How do we reconcile this philosophical acceptance with the very human struggle against fear and attachment that runs through the text?
[00:40:22] Aaron Poochigian: In the first final entry of Meditations, which very fittingly has to do with death, Marcus advises himself to leave life contentedly because what brought him into existence and what runs the universe is itself content.
And there he is talking about the fundamental Stoic concept of nature, Nature with a capital N. Right. Nature can do no wrong. It is a perfect system. What it does, it creates fruit. He uses the metaphor of fruit bears fruit, both for the individual parts that make up this gestalt whole. And what's the important thing? Why nature is content is that this fruit also serves the purposes of nature itself. And so in that final entry, he's saying he should die contentedly, as contentedly as nature. And if that final section is, in fact, you know, Marcus's last statement on death, he seems to have got there in that he accepted that his death was coming. He didn't fight against it. In fact, one historical source says, as you mentioned, that he stopped taking liquids and food and hastened his own demise. And so I would argue, yes, there's evidence that he achieved that enlightenment, that contentedness, which made him embrace his death. And there are other reasons behind that. Marcus, and this is very Stoic, Marcus says that we have to accept everything that happens to us in our lives. And beyond that, beyond acceptance, we have to be grateful for it, grateful even for our death, because nature has given it, given it to us.

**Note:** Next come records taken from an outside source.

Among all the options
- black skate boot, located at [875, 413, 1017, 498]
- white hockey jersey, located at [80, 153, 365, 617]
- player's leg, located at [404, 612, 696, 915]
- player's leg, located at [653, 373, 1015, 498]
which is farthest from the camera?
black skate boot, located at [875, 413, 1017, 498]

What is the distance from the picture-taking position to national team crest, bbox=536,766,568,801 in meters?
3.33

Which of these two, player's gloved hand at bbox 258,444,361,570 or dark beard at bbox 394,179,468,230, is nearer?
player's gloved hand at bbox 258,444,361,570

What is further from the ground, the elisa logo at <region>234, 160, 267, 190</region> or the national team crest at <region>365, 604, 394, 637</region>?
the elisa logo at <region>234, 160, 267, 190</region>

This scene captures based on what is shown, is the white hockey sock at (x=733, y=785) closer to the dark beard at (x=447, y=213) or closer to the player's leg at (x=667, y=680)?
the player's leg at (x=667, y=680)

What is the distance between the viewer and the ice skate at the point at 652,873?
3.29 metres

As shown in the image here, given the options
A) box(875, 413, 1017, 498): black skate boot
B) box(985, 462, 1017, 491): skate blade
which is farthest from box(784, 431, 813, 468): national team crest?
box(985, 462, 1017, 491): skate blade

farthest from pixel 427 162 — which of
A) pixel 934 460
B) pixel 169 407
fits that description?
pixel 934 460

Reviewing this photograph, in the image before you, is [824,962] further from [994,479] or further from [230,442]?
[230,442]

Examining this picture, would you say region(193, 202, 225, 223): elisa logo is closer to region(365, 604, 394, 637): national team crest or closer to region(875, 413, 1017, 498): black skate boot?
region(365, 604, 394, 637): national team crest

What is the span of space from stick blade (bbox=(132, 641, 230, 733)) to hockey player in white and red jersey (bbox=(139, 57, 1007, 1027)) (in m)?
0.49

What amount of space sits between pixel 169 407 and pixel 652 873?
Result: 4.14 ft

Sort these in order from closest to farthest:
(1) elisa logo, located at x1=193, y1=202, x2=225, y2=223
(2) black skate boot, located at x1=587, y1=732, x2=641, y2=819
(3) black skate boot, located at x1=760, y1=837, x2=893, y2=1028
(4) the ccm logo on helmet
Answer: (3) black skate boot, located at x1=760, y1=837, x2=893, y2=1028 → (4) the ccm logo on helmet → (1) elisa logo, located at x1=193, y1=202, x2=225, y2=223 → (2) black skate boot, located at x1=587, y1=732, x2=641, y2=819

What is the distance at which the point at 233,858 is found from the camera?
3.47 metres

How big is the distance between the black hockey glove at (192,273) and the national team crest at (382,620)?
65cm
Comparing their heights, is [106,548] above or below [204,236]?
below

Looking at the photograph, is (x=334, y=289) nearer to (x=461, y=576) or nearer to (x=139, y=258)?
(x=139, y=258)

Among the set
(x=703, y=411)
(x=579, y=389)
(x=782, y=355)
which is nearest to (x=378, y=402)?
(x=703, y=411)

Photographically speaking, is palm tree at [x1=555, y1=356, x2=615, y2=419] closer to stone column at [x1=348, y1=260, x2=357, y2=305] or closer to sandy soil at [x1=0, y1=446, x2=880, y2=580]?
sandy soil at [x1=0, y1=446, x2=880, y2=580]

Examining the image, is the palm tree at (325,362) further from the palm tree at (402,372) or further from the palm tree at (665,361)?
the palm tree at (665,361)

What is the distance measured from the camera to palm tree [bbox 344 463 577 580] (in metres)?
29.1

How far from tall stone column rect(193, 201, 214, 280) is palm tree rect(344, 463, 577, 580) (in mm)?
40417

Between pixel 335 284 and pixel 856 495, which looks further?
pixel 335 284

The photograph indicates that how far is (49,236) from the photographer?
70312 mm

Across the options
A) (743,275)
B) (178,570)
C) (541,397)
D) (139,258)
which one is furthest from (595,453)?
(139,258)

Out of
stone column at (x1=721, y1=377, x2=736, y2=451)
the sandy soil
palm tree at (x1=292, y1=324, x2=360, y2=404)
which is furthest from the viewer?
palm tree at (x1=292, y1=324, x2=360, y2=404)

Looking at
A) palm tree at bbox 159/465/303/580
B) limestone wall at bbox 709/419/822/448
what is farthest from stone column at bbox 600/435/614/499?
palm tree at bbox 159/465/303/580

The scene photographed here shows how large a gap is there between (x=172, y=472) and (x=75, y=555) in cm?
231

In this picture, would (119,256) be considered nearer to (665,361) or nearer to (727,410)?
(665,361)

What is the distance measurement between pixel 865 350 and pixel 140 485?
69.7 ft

Marcus did, if he denied himself food and liquids, in a sense, commit suicide. And it's kind of a difficult topic to talk about. But Stoics advised suicide in certain situations, right? Marcus talks about overcoming obstacles, and they're just opportunities to innovate, right? And so you come up, you use some other virtue that allows you to turn that obstacle into a benefit. But he also says if you're completely blockaded, everything around you is an obstacle, and you can't make any headway in terms of virtuous action. He does say, then you should kill yourself, right? Well, he says when you kill yourself, you shouldn't be indignant, and you should still be grateful. And he says if you kill yourself that way, you can. You've at least one thing in life. Suicide's also important in Stoic philosophy. Marcus thinks of the universe as deterministic, right. That nature started the universe long ago and everything else is falling in terms of causes and effects, like dominoes down through time, Right. And so in a deterministic universe, the question is, is there any room for free will, right, in that universe where everything is caused by. And the Stoics say, yes, right, we all have to die, right? But in certain situations, we can decide how and when we die, right? That is up to us. That is free in us. And so death and suicide in that last section all come together in that Marcus seems to have achieved that enlightenment and been grateful for everything and accepted by fully his own death.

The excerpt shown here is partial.